-- start PROVIDED INFORMATION --
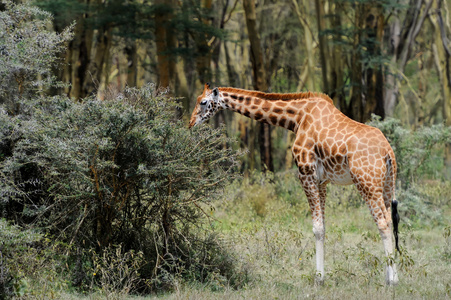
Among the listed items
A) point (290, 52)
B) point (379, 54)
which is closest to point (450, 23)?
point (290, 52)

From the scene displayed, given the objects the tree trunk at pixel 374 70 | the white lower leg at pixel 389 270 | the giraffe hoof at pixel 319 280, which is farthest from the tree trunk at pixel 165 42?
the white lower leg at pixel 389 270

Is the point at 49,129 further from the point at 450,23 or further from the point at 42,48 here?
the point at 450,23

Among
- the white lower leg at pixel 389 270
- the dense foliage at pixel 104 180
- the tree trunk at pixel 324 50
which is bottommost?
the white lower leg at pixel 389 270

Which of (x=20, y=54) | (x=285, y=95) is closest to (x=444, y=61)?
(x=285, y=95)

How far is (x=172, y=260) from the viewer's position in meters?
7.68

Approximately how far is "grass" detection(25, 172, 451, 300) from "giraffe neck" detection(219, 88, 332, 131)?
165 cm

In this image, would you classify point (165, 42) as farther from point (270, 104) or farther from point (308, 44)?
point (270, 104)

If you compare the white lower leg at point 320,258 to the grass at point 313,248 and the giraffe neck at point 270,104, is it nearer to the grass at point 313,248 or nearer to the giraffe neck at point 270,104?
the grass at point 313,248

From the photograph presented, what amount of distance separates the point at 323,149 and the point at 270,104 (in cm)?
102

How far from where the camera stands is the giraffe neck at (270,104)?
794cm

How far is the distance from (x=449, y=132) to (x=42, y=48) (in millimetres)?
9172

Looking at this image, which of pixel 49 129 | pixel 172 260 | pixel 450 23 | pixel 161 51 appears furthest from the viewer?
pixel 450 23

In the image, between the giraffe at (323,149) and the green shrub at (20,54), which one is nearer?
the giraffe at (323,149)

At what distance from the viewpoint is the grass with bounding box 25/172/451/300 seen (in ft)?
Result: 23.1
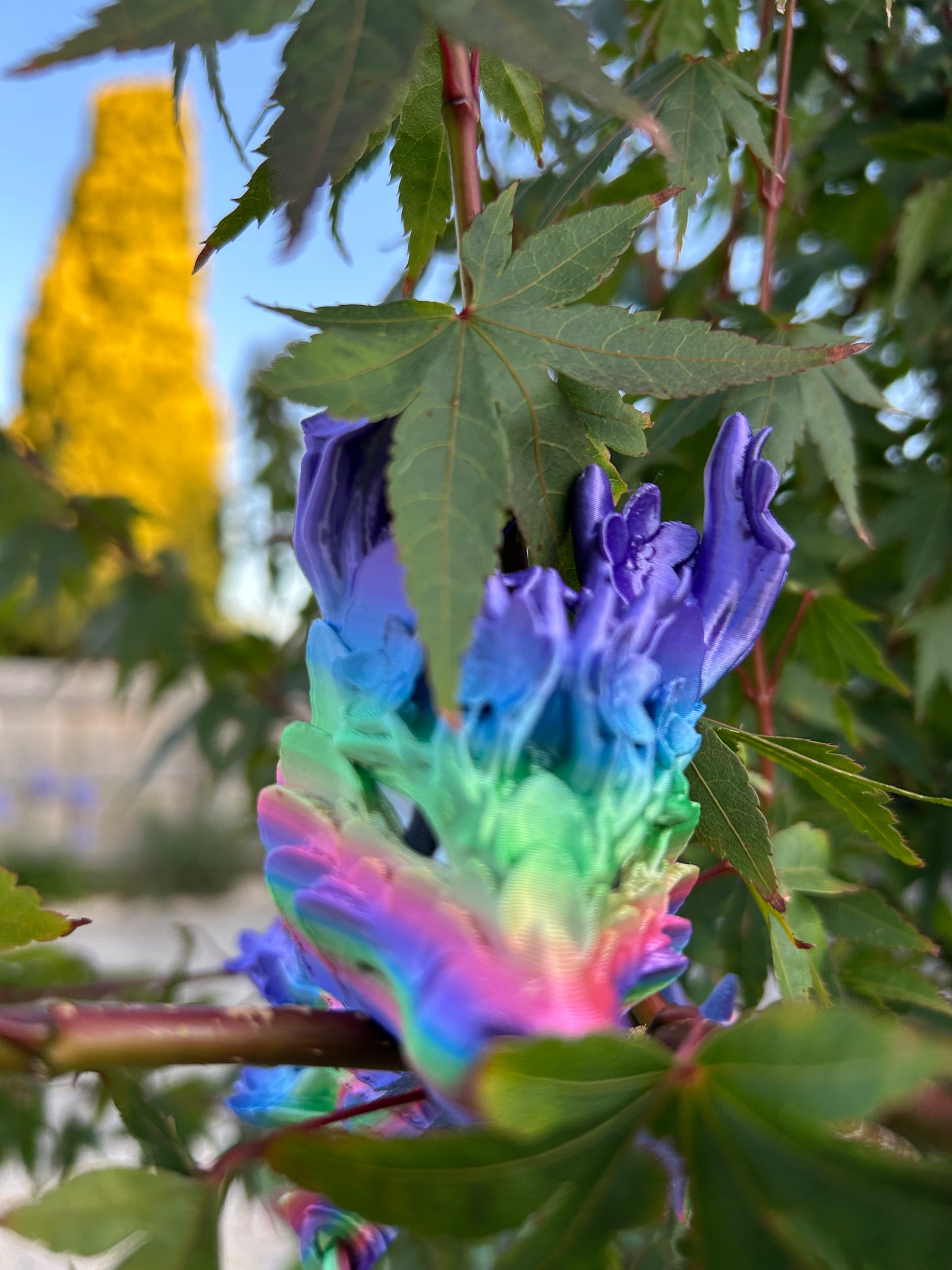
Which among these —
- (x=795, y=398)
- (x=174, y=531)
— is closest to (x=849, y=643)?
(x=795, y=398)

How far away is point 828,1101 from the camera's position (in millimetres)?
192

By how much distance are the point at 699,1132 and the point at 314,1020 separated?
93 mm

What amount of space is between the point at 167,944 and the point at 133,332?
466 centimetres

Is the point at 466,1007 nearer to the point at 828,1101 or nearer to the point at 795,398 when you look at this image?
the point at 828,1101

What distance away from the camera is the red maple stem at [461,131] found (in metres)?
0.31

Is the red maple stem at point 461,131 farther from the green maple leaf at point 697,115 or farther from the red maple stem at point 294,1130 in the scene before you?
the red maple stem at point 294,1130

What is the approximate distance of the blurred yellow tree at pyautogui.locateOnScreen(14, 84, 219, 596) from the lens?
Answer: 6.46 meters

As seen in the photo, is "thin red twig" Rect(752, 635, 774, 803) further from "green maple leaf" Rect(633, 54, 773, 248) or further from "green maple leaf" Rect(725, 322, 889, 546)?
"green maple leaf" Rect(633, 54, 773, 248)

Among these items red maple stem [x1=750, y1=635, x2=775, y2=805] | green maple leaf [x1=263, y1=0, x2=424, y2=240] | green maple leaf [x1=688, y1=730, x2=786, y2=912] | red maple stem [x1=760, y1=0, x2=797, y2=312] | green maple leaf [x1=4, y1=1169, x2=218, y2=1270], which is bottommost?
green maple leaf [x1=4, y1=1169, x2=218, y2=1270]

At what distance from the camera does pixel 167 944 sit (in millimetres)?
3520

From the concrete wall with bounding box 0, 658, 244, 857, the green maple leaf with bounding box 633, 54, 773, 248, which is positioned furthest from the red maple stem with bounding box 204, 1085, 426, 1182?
-- end PROVIDED INFORMATION --
### GOAL OF THE EXERCISE
Repeat exactly the lines from the line containing "What is the" through the last line of the records above, including both, and nothing else.

### REPLY TO THE EXERCISE
What is the approximate distance of the blurred yellow tree at pyautogui.locateOnScreen(14, 84, 219, 596) from the lens?
Answer: 6.46 meters

As seen in the photo, is "thin red twig" Rect(752, 635, 774, 803) further from "green maple leaf" Rect(633, 54, 773, 248) or further from "green maple leaf" Rect(725, 322, 889, 546)?
"green maple leaf" Rect(633, 54, 773, 248)

Among these items red maple stem [x1=750, y1=635, x2=775, y2=805] | green maple leaf [x1=263, y1=0, x2=424, y2=240] | green maple leaf [x1=688, y1=730, x2=786, y2=912] | red maple stem [x1=760, y1=0, x2=797, y2=312] | green maple leaf [x1=4, y1=1169, x2=218, y2=1270], which is bottommost?
green maple leaf [x1=4, y1=1169, x2=218, y2=1270]

At what distance from the camera does pixel 167 944 sit (in millimetres)?
3520

From the concrete wall with bounding box 0, 658, 244, 857, the green maple leaf with bounding box 633, 54, 773, 248, which is positioned furthest from the red maple stem with bounding box 204, 1085, 426, 1182?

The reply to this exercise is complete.